• Data lines:
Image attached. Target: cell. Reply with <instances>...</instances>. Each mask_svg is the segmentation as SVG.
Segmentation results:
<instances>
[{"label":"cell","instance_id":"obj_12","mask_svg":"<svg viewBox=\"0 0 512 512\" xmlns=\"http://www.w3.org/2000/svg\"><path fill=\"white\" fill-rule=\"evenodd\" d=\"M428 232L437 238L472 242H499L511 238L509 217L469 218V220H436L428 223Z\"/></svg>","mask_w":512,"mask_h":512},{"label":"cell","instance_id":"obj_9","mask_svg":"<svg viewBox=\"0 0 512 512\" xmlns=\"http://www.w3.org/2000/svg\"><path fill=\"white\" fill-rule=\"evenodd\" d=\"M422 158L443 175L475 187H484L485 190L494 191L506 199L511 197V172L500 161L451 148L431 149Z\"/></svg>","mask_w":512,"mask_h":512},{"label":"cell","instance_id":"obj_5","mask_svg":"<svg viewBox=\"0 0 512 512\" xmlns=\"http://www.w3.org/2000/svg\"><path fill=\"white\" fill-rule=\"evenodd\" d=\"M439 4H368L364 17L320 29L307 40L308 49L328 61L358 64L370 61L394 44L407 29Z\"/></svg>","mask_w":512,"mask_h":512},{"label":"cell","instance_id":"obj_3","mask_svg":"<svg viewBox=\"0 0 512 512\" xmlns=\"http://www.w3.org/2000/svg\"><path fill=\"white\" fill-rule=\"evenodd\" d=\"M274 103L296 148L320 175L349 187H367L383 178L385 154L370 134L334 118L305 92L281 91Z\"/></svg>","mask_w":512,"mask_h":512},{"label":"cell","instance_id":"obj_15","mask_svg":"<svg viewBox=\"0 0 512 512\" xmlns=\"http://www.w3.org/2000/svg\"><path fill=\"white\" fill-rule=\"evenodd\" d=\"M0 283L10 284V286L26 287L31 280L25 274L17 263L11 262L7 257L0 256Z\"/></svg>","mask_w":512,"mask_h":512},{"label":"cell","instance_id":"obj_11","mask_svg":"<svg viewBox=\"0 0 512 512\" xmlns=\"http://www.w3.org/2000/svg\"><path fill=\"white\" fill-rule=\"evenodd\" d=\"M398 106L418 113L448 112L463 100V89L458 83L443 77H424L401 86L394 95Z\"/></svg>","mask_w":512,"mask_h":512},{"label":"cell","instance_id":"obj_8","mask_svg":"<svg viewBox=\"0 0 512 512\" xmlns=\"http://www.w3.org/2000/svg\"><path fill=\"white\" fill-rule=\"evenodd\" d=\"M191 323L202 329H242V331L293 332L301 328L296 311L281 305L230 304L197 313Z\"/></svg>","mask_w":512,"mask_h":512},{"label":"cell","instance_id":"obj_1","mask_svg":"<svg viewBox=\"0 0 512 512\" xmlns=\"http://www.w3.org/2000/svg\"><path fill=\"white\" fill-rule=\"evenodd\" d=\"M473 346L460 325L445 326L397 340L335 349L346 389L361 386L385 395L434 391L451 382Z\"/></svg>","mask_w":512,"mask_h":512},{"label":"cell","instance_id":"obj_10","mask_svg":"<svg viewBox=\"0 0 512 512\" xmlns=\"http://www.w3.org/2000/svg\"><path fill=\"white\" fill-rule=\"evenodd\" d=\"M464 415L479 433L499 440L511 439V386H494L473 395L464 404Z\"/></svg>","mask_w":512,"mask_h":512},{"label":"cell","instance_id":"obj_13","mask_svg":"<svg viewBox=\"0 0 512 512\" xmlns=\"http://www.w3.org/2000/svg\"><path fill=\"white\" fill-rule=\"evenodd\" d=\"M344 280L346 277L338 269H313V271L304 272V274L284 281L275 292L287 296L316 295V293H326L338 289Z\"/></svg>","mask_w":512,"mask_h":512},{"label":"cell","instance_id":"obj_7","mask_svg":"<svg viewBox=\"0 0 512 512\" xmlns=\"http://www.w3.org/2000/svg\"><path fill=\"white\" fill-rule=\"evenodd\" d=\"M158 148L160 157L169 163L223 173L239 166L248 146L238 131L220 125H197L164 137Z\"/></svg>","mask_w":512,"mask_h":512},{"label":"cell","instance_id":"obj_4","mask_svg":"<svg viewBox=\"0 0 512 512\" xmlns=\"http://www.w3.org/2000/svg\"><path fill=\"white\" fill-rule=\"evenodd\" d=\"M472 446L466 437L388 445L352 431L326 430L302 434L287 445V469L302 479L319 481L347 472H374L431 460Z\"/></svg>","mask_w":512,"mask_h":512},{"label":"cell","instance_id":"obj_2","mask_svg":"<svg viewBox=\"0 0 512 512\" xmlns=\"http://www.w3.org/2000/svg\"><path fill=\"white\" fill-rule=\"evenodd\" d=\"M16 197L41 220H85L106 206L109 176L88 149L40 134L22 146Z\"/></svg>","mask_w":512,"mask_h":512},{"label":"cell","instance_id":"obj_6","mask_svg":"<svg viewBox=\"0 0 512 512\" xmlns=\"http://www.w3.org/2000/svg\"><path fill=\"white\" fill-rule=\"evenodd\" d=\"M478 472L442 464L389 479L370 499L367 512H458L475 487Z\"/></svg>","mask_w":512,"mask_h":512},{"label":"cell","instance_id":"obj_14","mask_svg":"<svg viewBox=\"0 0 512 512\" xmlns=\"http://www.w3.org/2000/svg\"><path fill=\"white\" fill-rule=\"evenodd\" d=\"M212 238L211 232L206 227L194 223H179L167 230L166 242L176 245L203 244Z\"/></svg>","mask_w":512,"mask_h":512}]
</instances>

• Task objective:
Please pick out every line in the material above that contains the string "instances" and copy each of those lines.

• Result below:
Image attached. Target: cell. Reply with <instances>...</instances>. Each mask_svg is the segmentation as SVG.
<instances>
</instances>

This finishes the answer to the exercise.